From the records below, please return each line that holds the word "levels".

▶ **Information shown**
'''

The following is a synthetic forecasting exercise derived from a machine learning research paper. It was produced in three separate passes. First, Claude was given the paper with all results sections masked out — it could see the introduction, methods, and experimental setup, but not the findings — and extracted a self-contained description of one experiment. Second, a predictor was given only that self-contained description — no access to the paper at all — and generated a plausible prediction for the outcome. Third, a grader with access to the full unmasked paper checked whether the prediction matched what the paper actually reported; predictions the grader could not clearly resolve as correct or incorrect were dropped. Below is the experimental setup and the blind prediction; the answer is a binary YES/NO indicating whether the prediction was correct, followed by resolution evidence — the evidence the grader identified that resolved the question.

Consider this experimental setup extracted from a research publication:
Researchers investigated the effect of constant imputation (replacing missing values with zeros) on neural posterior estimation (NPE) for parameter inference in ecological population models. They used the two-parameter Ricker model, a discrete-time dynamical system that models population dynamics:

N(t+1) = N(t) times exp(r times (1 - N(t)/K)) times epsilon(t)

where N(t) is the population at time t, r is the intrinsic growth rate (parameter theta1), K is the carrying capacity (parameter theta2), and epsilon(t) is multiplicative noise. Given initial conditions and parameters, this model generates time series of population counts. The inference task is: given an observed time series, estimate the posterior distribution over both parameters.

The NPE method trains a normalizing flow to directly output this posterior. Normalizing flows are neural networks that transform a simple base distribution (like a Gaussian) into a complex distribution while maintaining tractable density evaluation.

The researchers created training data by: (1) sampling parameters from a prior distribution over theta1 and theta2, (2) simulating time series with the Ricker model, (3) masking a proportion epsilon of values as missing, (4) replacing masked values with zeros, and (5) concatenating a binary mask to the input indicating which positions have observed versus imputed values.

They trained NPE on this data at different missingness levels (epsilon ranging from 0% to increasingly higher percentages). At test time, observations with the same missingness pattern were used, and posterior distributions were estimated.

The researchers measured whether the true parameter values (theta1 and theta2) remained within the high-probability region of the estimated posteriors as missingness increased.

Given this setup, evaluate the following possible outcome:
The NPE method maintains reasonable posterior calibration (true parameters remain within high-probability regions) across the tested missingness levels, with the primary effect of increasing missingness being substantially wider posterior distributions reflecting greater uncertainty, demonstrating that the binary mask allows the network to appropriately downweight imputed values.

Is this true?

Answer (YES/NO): NO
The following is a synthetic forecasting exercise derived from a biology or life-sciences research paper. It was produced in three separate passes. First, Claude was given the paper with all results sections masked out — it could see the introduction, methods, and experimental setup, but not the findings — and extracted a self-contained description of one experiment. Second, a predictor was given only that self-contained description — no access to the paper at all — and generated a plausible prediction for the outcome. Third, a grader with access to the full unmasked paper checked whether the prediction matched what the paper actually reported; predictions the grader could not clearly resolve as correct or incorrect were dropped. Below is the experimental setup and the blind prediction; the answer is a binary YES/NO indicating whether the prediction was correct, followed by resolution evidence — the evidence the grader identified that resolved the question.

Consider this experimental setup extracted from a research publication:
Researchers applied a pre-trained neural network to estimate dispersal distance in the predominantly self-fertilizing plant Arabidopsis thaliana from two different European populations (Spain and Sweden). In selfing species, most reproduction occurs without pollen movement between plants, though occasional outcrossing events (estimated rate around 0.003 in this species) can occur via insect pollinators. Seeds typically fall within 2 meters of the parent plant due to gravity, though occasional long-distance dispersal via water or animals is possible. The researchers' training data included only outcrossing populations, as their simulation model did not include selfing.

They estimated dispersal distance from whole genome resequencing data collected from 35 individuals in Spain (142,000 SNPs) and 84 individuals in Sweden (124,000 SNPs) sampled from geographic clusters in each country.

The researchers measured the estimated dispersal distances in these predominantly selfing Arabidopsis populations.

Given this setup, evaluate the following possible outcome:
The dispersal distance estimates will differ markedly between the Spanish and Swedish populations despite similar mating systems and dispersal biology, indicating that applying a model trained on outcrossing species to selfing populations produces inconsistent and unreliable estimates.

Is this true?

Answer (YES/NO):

'''

▶ **Answer to this task**
They trained NPE on this data at different missingness levels (epsilon ranging from 0% to increasingly higher percentages). At test time, observations with the same missingness pattern were used, and posterior distributions were estimated.
The NPE method maintains reasonable posterior calibration (true parameters remain within high-probability regions) across the tested missingness levels, with the primary effect of increasing missingness being substantially wider posterior distributions reflecting greater uncertainty, demonstrating that the binary mask allows the network to appropriately downweight imputed values.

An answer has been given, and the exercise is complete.